Local Spark Development Environment

A complete Docker-based Apache Spark 3.5.6 setup for local development with Iceberg, S3, and AWS integration.

🚀 Quick Start

Prerequisites

Docker and Docker Compose installed
At least 8GB RAM available for Docker
AWS credentials configured (optional, for S3/Glue integration)

1. Start Spark Cluster

cd spark
docker-compose up -d

2. Verify Installation

Open these URLs in your browser:

Spark Master UI: http://localhost:8080
Spark Worker 1: http://localhost:8081
Spark Worker 2: http://localhost:8082
History Server: http://localhost:18080
Thrift Server: http://localhost:4040

3. Run Your First Spark Job

# Interactive Spark Shell
docker-compose exec spark-master spark-shell --master spark://spark-master:7077

# Or PySpark
docker-compose exec spark-master pyspark --master spark://spark-master:7077

# Or submit a Python script
docker-compose exec spark-master spark-submit \
    --master spark://spark-master:7077 \
    /opt/spark/scripts/test-iceberg.py

📁 Project Structure

.
├── README.md                 # This file
├── .gitignore               # Git ignore rules
└── spark/                   # Spark setup directory
    ├── README.md            # Detailed Spark documentation
    ├── Dockerfile           # Spark image with all dependencies
    ├── docker-compose.yml   # Multi-service setup
    ├── entrypoint.sh        # Service startup script
    ├── conf/                # Spark configuration files
    │   ├── spark-defaults.conf
    │   ├── thrift-server.conf
    │   └── log4j2.properties
    ├── scripts/             # Sample scripts and tests
    │   ├── test-iceberg.py
    │   ├── test-thrift-server.py
    │   └── JDBCExample.java
    ├── data/                # Local data storage (ignored in git)
    ├── logs/                # Spark logs (ignored in git)
    ├── notebooks/           # Jupyter notebooks
    └── work/                # Spark work directory (ignored in git)

🔧 Common Commands

Start/Stop Services

# Start all services
cd spark && docker-compose up -d

# Start minimal cluster (without Thrift Server)
cd spark && docker-compose up -d spark-master spark-worker-1 spark-worker-2 spark-history-server

# Stop all services
cd spark && docker-compose down

# View logs
cd spark && docker-compose logs -f

Running Spark Applications

Submit Python Script

cd spark
docker-compose exec spark-master spark-submit \
    --master spark://spark-master:7077 \
    --deploy-mode client \
    /opt/spark/scripts/your-script.py

Interactive Development

cd spark
# Scala Shell
docker-compose exec spark-master spark-shell --master spark://spark-master:7077

# Python Shell  
docker-compose exec spark-master pyspark --master spark://spark-master:7077

# Access container for debugging
docker-compose exec spark-master bash

JDBC/ODBC Connections (Thrift Server)

▸ Supplied information:
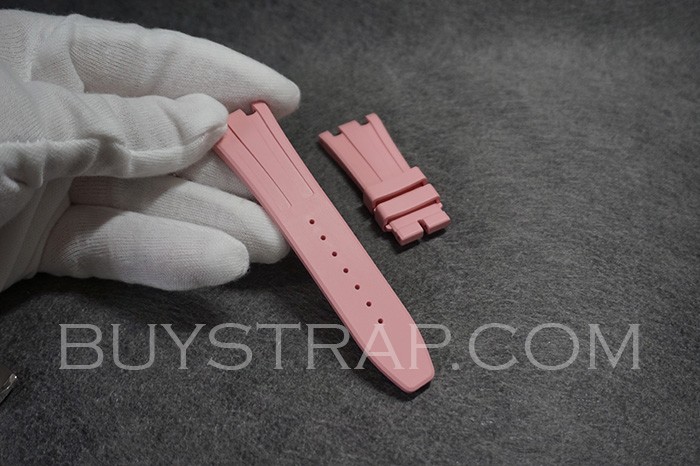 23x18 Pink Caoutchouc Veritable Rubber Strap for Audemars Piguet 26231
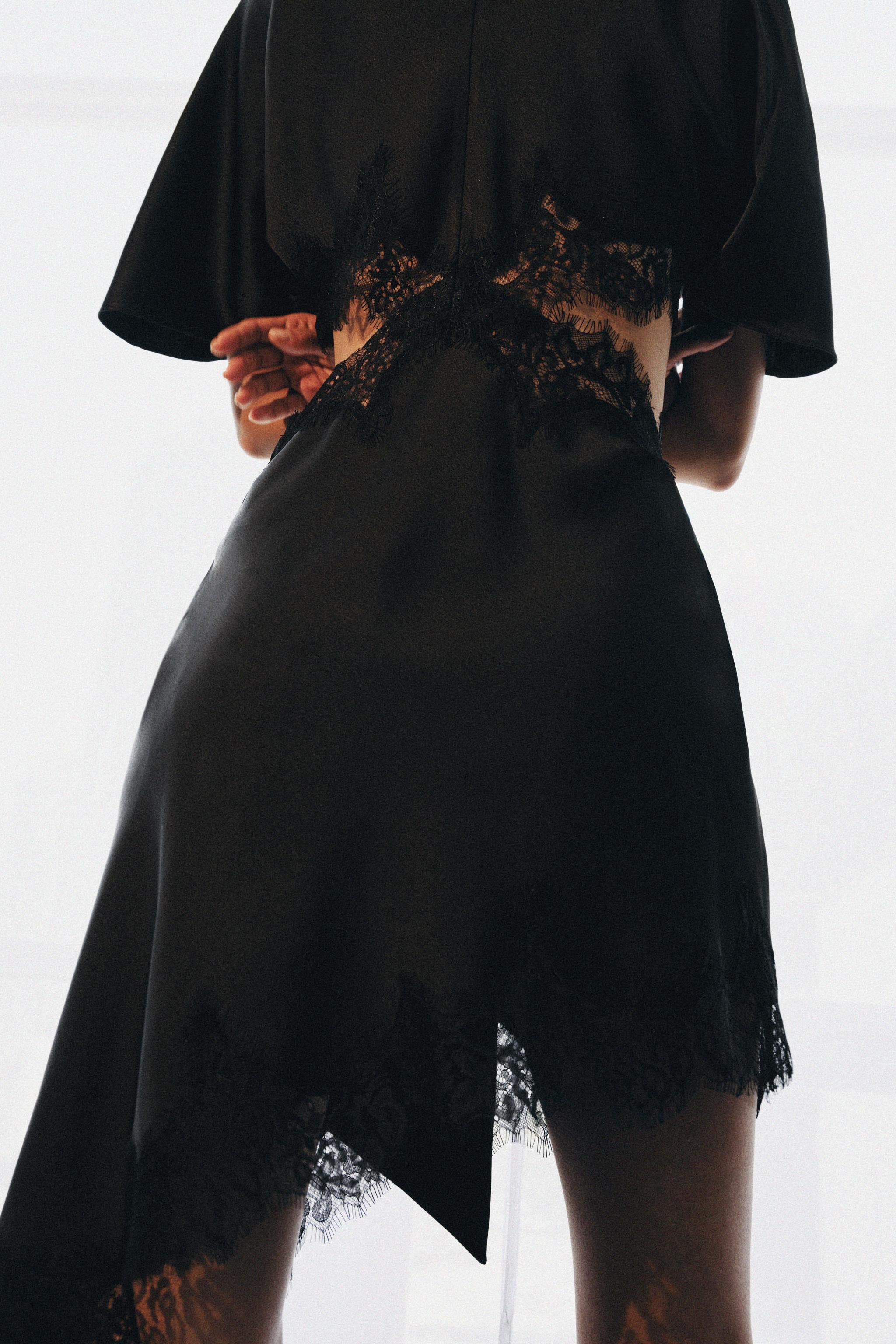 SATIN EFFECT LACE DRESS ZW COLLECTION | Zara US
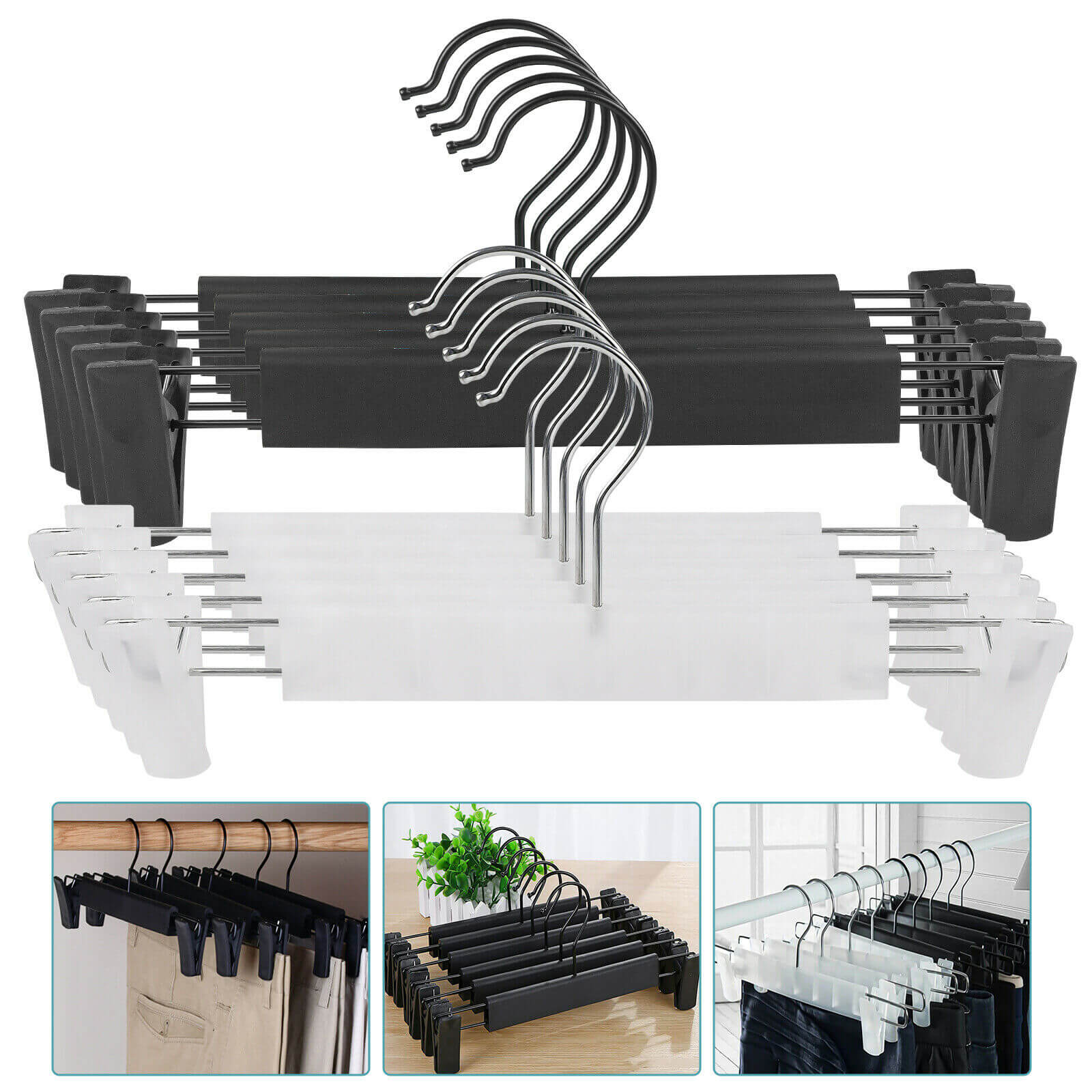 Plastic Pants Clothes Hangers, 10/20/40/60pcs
==
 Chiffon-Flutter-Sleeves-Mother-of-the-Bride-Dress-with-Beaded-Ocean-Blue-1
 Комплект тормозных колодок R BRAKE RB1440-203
...
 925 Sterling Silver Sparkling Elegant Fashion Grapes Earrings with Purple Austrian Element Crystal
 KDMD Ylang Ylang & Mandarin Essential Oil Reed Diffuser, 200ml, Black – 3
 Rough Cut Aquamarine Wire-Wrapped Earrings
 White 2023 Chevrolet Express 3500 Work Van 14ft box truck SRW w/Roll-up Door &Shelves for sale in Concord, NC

▸ Tasks to perform:
[a] List every web interface named in the "Verify Installation" step of the Spark setup README, each with its URL.
[b] Answer these questions from the Spark setup README:
(i) What version of Apache Spark does the setup use?
(ii) How much RAM must be available for Docker at minimum?
(iii) Which directories in the project structure are marked as ignored in git?
[c] Reproduce the part of the Spark setup README from "Local Spark Development" to "for S3/Glue integration)", word for word.
The rows aren't required for anything that follows.

▸ Task-by-task solutions:
[a]
Spark Master UI: http://localhost:8080
Spark Worker 1: http://localhost:8081
Spark Worker 2: http://localhost:8082
History Server: http://localhost:18080
Thrift Server: http://localhost:4040

[b]
(i) Apache Spark 3.5.6.
(ii) At least 8GB.
(iii) data/, logs/, and work/.

[c]
Local Spark Development Environment

A complete Docker-based Apache Spark 3.5.6 setup for local development with Iceberg, S3, and AWS integration.

🚀 Quick Start

Prerequisites

Docker and Docker Compose installed
At least 8GB RAM available for Docker
AWS credentials configured (optional, for S3/Glue integration)